Suppose we have a table with a schedule of work (let it be a 24-hour call center):
* minutes "00" omitted for ease of expressionusrer | start | end |
usrer1 | 0 | 6 |
usrer2 | 6 | 12 |
usrer3 | 12 | 18 |
usrer4 | 18 | 23 |
I work from 10 to 19 and I want to know exactly which workers will cross my work schedule.
We make a sample given earlier scheme:
SET @start:=10; SET @end:=19; SELECT * FROM `table` WHERE NOT ( `start` >= @end OR `end` <= @start )
All perfectly! I got the data of three workers, whose interval overlaps with mine.
Ok, what if I work at night? Suppose from 20 to 6? That is, the beginning of my interval is greater than its end. A sample of the table for these conditions will return a complete nonsense. That is, the collapse happens when my time interval crosses the “zero” mark of the day. But after all, intervals crossing the “zero” mark can be stored in the database.
I ran into a similar problem two days ago.
The problem of sampling intervals by the linear method from the table with non-linear structure data was on the face.
The first thing that occurred to me was to expand the space of the day to 48 hours, thereby getting rid of the “zero” mark. But this attempt failed - because the intervals between 1 and 3 could not get into the sample between 22 and 27 (3). Eh! Now, if I had a twenty-fourfold number system, I would simply remove the second-order mark and everything.
I attempted to find a solution to this problem on the Internet. Information on the intersection of the intervals on the "linear" time was plenty. But either this question was not widely discussed, or the SQL gurus kept the decision “for themselves” - there was no solution for a closed system anywhere.
In general, after asking the gurus for advice from the forums, I got a solution: it was necessary to divide the intersecting “zero” intervals into two parts, thereby obtaining two linear intervals, and to compare them both with the intervals in the table (which also needed to be divided if they cross zero). The solution worked and was quite stable, although it was cumbersome. However, it did not leave me feeling that everything was "much simpler."

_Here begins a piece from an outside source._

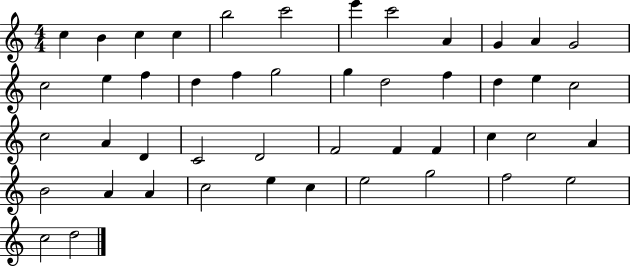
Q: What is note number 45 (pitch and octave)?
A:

So, highlighting a couple of hours for this question, I took a notebook and a pencil ... I give you what I did:

The bottom line is that the day - there is a closed line of time - a circle.
And time intervals - the essence of the arc of this circle.

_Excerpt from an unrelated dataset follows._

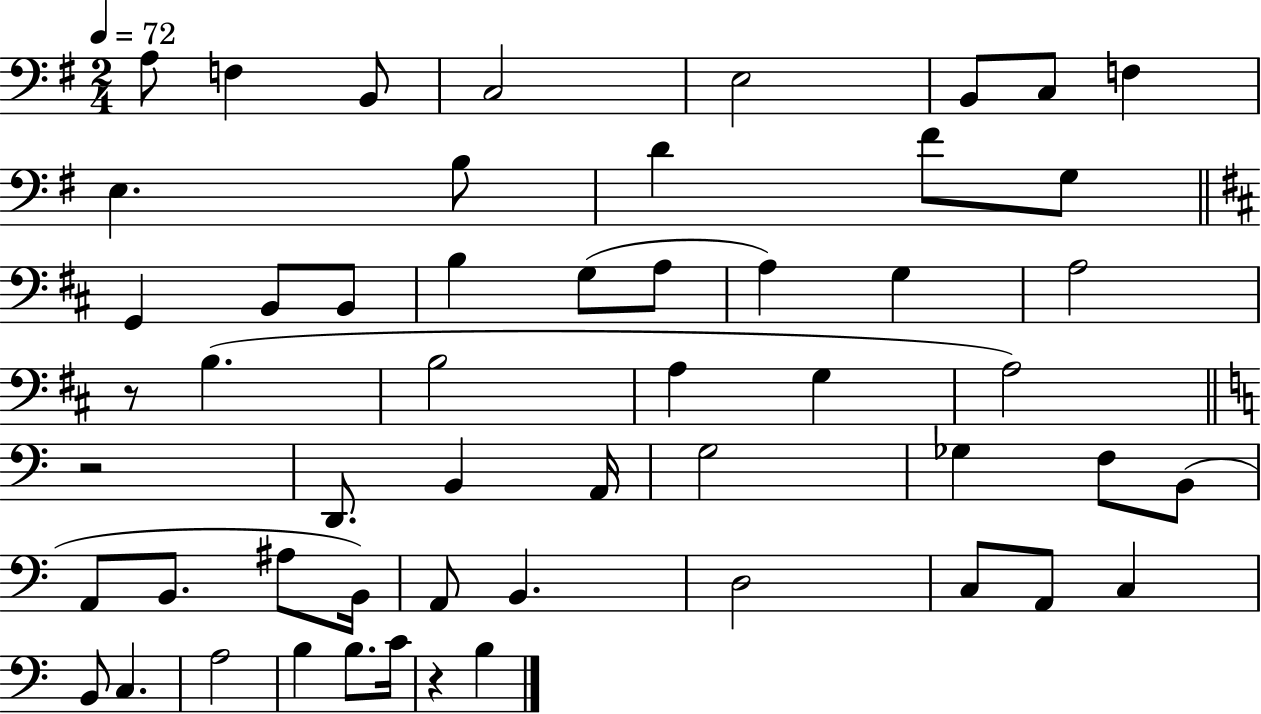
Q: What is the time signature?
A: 2/4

Thus, to negate non-intersections (see the first part of the post), we can construct a couple of non-intersection schemes:


In the first case, we have the usual linear scheme for negating non-intersections. In the second one of the arcs suppresses the "zero" mark. There is a third case that can be immediately taken as an intersection (without negating non-intersections):

Both intervals intersect the "zero" mark, and therefore intersect by definition. In addition, there are two more cases where the intervals (entered and taken from the table) are “swapped” by places.

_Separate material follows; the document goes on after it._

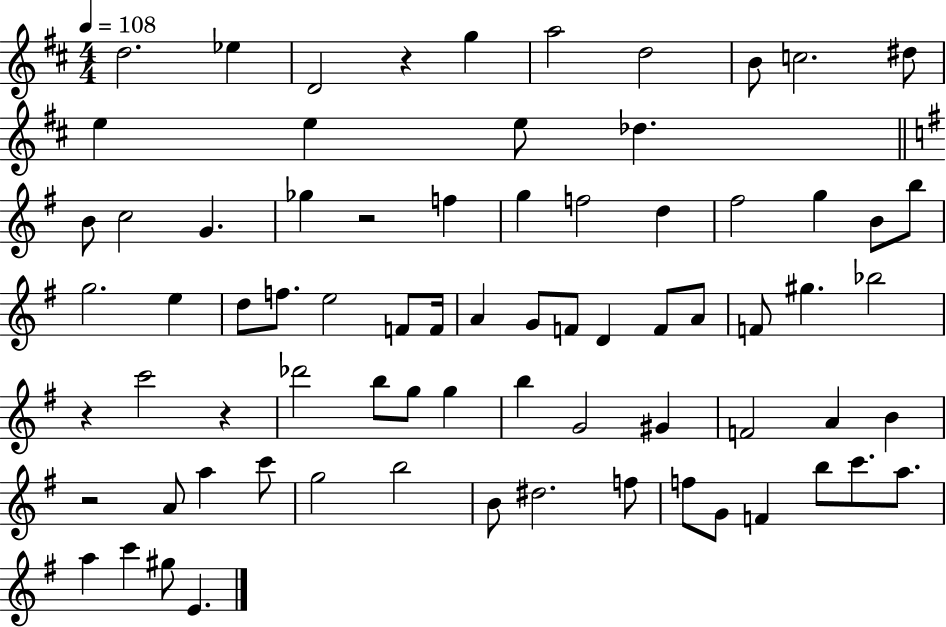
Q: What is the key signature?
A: D major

Having conjured a little with the base (somewhere even by the method of highly scientific spear), I managed to collect such a query:
SET @start:= X ; SET @end:= Y; SELECT * FROM `lparty_ads` WHERE ((`prime_start` < `prime_end` AND @start < @end) AND NOT (`prime_end`<= @start OR @end <=`prime_start` ) OR (( (`prime_start` < `prime_end` AND @start > @end) OR (`prime_start` > `prime_end` AND @start < @end)) AND NOT ( `prime_end` <= @start AND @end <= `prime_start` )) OR (`prime_start` > `prime_end` AND @start > @end))
And a simplified version of the comment from
kirillzorin :
set @start := X; set @end := Y; select * from tab where greatest(start, @start) <= least(end, @end) or ((end > @start or @end > start) and sign(start - end) <> sign(@start - @end)) or (end < start and @end < @start);
The query is quite efficient and, what is most funny, is valid for any closed number systems - be it an hour, a day, a week, a month, a year. And yet, this method does not use "crutches", such as additional fields.
Most likely, I invented the bicycle. But due to the fact that I myself did not find such information when I needed it - I assume that this method is not too widely covered. This is where my story ends.